* _EXERCISE MATERIALS_
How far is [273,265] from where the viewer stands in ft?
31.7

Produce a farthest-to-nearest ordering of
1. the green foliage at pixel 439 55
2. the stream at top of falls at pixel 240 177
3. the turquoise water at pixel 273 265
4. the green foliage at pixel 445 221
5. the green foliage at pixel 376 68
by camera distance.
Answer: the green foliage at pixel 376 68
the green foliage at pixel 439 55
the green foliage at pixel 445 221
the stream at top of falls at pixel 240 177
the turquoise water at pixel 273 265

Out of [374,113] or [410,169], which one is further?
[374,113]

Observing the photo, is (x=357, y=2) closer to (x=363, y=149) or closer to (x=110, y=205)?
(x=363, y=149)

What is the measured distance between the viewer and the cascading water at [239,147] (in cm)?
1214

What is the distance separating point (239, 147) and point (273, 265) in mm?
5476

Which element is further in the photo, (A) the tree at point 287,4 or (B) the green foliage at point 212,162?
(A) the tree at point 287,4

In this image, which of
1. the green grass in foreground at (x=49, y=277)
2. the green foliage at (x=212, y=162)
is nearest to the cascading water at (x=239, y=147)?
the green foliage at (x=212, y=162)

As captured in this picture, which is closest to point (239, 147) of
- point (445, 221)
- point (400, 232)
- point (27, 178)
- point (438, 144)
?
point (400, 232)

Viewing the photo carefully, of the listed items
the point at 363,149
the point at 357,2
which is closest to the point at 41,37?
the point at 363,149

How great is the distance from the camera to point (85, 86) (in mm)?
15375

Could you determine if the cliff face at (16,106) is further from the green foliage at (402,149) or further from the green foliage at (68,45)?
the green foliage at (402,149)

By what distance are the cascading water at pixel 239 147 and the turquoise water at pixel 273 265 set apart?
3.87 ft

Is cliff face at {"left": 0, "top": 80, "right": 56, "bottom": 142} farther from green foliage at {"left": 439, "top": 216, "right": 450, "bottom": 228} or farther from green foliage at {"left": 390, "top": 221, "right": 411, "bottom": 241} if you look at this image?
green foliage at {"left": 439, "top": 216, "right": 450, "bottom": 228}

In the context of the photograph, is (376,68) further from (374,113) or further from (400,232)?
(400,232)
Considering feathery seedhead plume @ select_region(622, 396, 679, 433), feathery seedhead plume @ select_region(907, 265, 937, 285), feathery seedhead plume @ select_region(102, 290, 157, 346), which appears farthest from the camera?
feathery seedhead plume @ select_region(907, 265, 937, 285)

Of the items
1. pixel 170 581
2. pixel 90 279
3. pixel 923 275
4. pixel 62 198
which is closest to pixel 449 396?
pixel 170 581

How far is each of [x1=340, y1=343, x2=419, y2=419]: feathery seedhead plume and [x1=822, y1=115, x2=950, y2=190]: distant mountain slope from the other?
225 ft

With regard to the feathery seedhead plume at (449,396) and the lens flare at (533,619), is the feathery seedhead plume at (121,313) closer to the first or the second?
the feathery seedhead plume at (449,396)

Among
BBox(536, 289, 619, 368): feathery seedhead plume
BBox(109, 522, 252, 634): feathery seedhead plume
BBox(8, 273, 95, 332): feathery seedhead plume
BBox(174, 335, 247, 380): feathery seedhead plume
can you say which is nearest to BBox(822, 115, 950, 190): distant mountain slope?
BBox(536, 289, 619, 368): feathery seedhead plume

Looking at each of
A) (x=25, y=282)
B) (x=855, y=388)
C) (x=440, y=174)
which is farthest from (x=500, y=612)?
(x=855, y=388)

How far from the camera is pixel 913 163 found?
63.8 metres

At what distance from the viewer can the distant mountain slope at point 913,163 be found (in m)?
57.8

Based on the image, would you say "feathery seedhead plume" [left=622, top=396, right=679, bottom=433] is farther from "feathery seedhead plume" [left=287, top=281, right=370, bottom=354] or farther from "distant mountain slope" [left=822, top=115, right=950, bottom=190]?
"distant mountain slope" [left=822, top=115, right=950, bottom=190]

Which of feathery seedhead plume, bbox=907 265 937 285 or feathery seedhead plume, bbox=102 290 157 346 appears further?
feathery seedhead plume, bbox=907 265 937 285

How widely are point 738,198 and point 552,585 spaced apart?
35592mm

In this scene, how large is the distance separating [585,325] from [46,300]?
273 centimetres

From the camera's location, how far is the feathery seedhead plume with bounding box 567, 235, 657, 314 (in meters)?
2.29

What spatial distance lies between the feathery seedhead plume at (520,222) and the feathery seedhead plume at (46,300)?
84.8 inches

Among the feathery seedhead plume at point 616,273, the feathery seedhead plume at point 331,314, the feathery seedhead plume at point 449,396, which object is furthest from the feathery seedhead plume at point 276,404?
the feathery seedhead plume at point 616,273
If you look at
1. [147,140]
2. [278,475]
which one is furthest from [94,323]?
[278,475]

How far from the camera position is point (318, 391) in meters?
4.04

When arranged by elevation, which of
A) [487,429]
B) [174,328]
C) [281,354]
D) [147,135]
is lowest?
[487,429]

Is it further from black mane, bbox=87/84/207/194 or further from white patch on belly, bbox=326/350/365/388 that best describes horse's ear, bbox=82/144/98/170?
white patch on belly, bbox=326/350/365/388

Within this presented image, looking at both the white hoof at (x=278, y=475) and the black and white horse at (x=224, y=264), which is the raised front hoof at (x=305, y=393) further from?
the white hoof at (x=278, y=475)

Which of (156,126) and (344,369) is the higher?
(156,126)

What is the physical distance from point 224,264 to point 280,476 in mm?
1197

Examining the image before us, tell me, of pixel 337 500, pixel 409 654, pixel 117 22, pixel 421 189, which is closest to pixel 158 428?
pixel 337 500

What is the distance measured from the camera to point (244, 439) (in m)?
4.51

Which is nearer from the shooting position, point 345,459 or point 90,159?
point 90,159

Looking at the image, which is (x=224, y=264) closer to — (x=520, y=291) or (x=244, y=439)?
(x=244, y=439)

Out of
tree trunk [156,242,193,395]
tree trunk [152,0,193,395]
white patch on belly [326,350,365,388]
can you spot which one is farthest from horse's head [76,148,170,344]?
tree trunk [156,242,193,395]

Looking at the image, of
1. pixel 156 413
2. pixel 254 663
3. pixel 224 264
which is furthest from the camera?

* _THE TASK_
Could you quote, exactly as they appear, the line containing "What is the distance measured" and every line after it to the end of the records above?

* _SOLVED PROBLEM_
What is the distance measured from the camera to point (244, 439) (in m)?
4.51

Which is nearer from the shooting position, point 345,459 or point 90,159?
point 90,159

Looking at the image, which is (x=224, y=264) closer to — (x=520, y=291) or (x=244, y=439)?
(x=244, y=439)

Out of
tree trunk [156,242,193,395]
tree trunk [152,0,193,395]
white patch on belly [326,350,365,388]
can you spot which one is farthest from horse's head [76,148,170,344]?
tree trunk [156,242,193,395]

Looking at the image, of
1. pixel 156 413
2. pixel 254 663
3. pixel 224 264
which is furthest from the camera?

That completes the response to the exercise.